No es otra la finalidad de mis reiteradas llamadas en
favor del hombre, bien sea en su dimensión humana, bien sea en la espiritual, a
las que ha hecho Usted referencia en su discurso, con palabras merecedoras de
reconocimiento y de gratitud. Tanto más cuanto que, en mis encuentros con los
Obispos en su reciente visita “ ad limina ”, he podido comprobar cómo la
Iglesia en el Ecuador no escatima esfuerzos ni sacrificios, cuando se trata de
promover los valores que ennoblecen la dignidad de la persona humana.

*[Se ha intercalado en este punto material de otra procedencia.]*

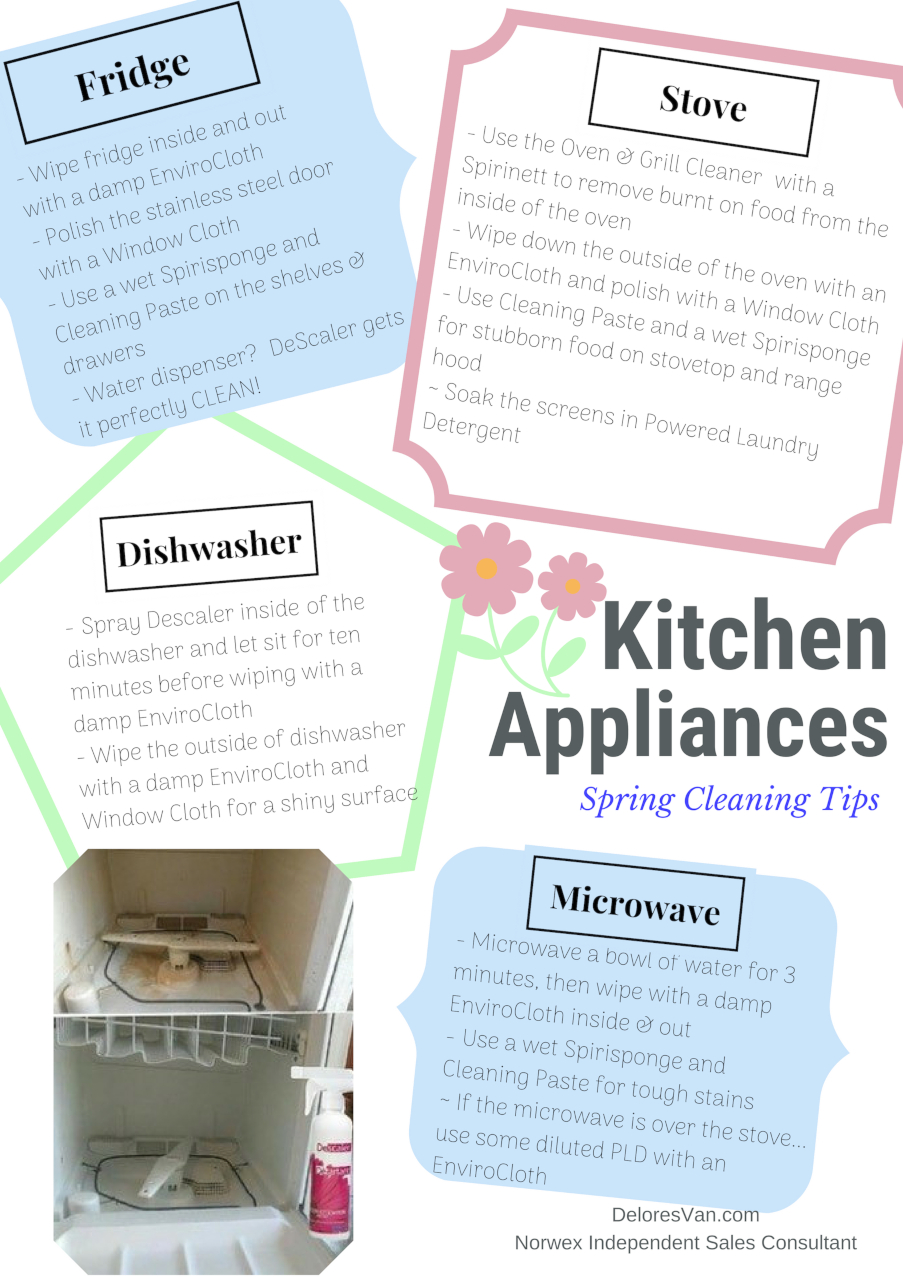 Spring Cleaning Appliances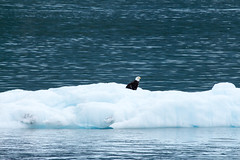 _MG_4524a (markbyzewski) Tags: bird alaska ugly iceberg glacierbaynationalpark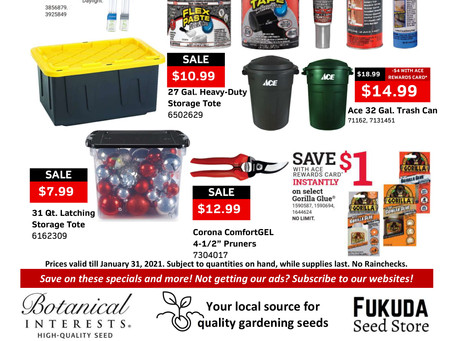 Start 2021 with these great savings!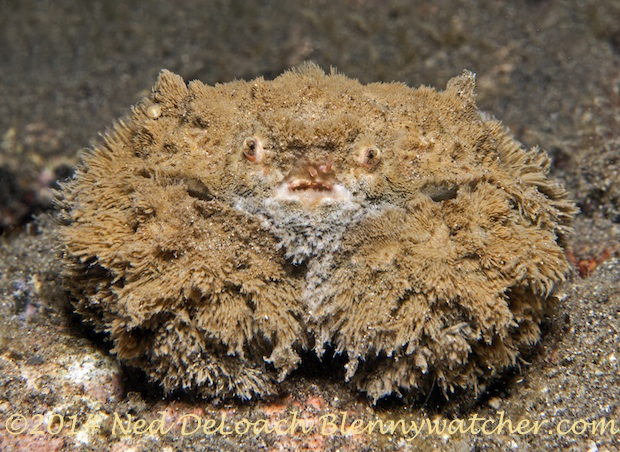 Teddy Bear Crab off Alor Indonesia by Ned DeLoach
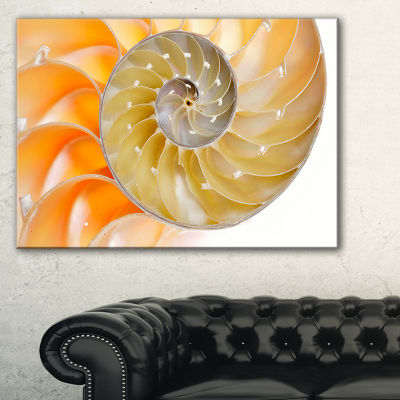 Designart Isolated Nautilus Shell Abstract CanvasArt Print - 3 Panels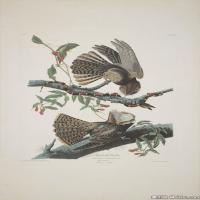 插画鸟类(2)动物飞鸟类图片插画飞鸟图片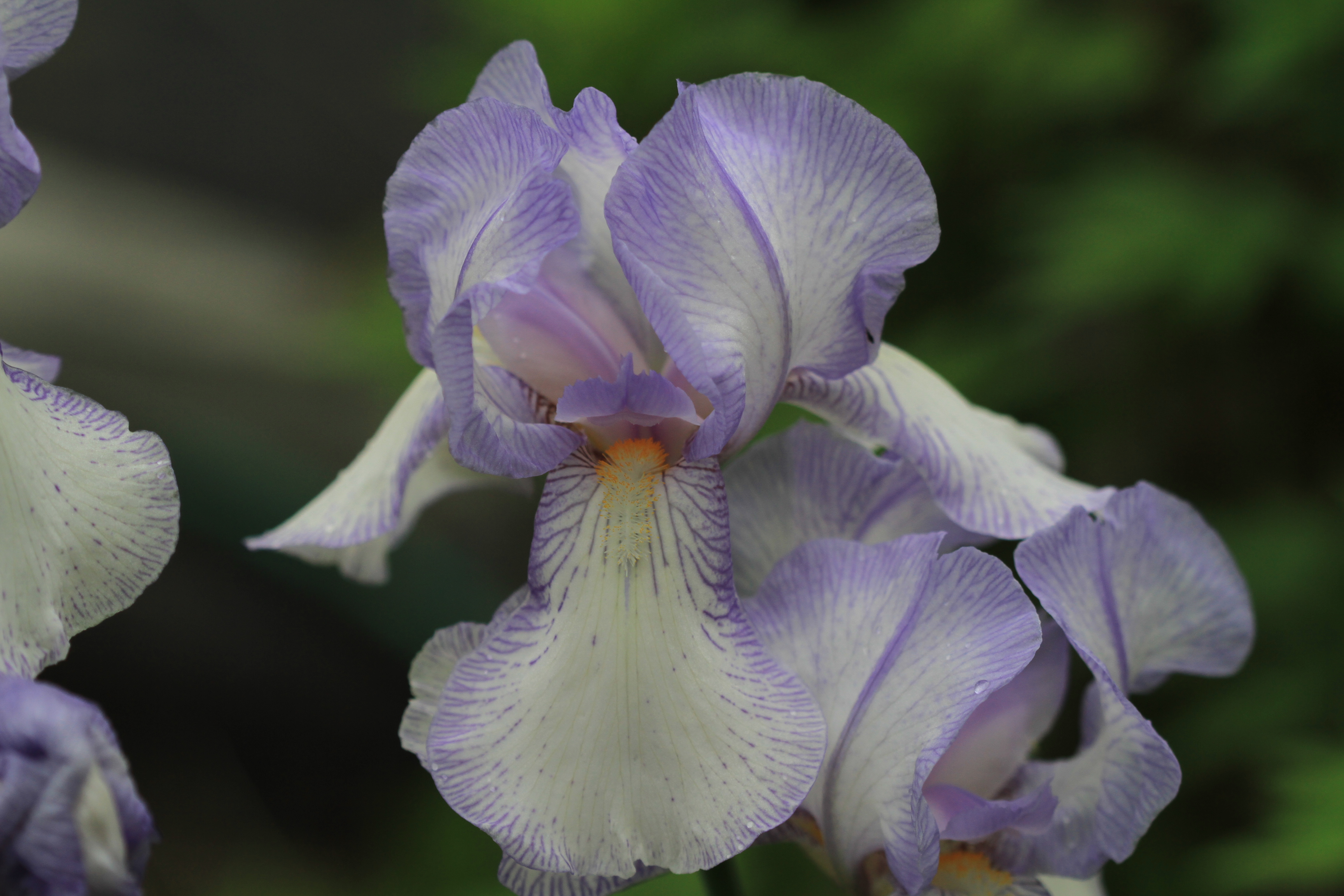 Lavender and White Iris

Nada ni nadie puede sentirse ajeno a la Iglesia en la
obra de “ santificar a los hombres y de perfeccionar e impregnar de espíritu
evangélico el orden temporal ”. De ahí que ella ponga un particular esmero
en cultivar y potenciar, aparte asociaciones específicamente de apostolado,
otras instituciones vivas como son los centros escolares, donde a la par que
conocimientos se ofrece a los niños y a los jóvenes una información moral y
espiritual, que sin duda alguna tendrán una beneficiosa repercusión en la vida
comunitaria.
Haciendo votos para el feliz desarrollo de la misión
que ahora inicia Vuestra Excelencia, y rogándole que transmita mi deferente
saludo al Señor Presidente de la Nación, invoco sobre todos los amadísimos
hijos ecuatorianos las mejores bendiciones del Altísimo.
*AAS 71 (1979), p. 1549-1550.
Insegnamenti di Giovanni Paolo II, vol. II, 2 1979 pp.1472-1473.
L’Attività della Santa Sede 1979 p.934.
L'Osservatore Romano 21.12.1979 pp.1, 2.
L'Osservatore Romano. Edición semanal en lengua española n.52 p.6.